▸ To be done: Reproduce word for word the rows below, from the line containing "camera (in metres)?" through the line containing "Answer: point (122, 302)", with both of those lines included.

--- START Records supplied ---

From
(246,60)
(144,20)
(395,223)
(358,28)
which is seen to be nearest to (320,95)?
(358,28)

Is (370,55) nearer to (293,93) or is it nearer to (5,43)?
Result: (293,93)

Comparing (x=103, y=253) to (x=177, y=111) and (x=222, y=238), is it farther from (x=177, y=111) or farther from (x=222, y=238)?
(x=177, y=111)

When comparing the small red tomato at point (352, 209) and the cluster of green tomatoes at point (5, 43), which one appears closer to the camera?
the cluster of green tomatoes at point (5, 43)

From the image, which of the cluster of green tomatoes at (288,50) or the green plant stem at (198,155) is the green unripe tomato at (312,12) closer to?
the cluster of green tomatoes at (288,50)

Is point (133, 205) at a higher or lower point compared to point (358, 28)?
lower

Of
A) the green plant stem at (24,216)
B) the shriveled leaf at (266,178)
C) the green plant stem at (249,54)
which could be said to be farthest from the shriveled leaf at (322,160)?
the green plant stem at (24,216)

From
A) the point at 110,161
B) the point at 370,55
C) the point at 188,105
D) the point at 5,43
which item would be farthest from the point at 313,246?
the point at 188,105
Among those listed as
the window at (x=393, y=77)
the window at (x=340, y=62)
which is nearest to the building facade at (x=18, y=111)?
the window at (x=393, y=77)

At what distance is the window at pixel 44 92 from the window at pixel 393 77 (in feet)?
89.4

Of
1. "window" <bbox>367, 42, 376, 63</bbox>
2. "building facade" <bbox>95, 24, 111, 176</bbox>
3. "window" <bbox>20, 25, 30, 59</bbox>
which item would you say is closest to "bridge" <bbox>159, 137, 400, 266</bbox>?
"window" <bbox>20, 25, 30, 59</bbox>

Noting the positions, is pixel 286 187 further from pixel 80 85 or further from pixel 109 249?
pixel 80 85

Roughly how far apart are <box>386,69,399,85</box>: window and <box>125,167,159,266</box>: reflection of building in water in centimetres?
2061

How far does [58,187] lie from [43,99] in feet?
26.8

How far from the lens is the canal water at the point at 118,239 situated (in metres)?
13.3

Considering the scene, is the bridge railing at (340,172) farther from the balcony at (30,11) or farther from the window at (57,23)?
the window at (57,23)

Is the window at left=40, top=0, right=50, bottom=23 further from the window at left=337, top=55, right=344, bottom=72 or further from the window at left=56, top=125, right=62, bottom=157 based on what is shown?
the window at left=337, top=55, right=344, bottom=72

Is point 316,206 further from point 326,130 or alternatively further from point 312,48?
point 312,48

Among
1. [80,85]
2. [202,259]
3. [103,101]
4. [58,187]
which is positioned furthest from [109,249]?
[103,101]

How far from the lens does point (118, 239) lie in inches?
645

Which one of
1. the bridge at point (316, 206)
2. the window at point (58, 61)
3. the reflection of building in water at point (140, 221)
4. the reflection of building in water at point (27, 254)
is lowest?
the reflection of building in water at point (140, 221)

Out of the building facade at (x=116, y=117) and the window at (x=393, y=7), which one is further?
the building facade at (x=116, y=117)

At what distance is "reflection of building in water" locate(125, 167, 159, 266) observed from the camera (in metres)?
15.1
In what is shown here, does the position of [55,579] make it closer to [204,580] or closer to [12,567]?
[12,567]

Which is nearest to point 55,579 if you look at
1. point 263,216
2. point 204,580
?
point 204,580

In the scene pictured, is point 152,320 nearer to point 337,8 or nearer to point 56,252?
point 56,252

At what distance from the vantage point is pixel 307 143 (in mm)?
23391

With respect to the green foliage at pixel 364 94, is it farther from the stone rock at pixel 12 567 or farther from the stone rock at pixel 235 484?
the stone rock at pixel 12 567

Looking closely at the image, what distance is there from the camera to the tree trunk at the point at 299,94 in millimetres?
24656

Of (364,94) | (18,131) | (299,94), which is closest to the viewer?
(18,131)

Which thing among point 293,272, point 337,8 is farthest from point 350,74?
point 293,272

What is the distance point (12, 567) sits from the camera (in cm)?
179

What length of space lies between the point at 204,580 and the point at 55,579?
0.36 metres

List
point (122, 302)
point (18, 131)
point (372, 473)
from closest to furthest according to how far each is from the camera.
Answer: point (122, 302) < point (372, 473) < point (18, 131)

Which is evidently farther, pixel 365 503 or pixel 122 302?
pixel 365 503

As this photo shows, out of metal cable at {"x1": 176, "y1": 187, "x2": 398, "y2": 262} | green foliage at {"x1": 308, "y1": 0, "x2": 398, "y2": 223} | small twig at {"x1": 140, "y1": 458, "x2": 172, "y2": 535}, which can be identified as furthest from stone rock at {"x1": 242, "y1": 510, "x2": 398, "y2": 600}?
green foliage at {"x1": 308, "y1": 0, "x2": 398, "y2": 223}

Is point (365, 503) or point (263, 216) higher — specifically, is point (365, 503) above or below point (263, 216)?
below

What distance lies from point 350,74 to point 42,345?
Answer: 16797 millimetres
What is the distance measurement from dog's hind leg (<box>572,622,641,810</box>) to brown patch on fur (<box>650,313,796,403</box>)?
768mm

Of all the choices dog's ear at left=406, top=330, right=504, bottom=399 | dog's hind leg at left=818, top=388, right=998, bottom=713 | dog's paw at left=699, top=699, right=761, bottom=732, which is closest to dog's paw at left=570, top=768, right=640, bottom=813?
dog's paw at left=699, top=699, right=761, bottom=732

--- END Records supplied ---

▸ Answer for this exercise:
At what distance is "reflection of building in water" locate(125, 167, 159, 266) observed from the camera (in metres)?
15.1
In what is shown here, does the position of [55,579] make it closer to [204,580] or closer to [12,567]?
[12,567]

Which is nearest to point 55,579 if you look at
1. point 263,216
2. point 204,580
?
point 204,580

In the scene pictured, is point 152,320 nearer to point 337,8 or nearer to point 56,252?
point 56,252

At what distance from the vantage point is pixel 307 143 (in mm)?
23391

With respect to the green foliage at pixel 364 94, is it farther from the stone rock at pixel 12 567 or farther from the stone rock at pixel 235 484?
the stone rock at pixel 12 567

Looking closely at the image, what distance is there from the camera to the tree trunk at the point at 299,94 in millimetres?
24656

Of (364,94) | (18,131) | (299,94), which is closest to the viewer?
(18,131)

Which thing among point 293,272, point 337,8 is farthest from point 350,74?
point 293,272

What is the distance point (12, 567) sits from the camera (in cm)?
179

What length of space lies between the point at 204,580 and the point at 55,579?
0.36 metres

List
point (122, 302)
point (18, 131)
point (372, 473)
from closest to furthest according to how far each is from the camera.
Answer: point (122, 302) < point (372, 473) < point (18, 131)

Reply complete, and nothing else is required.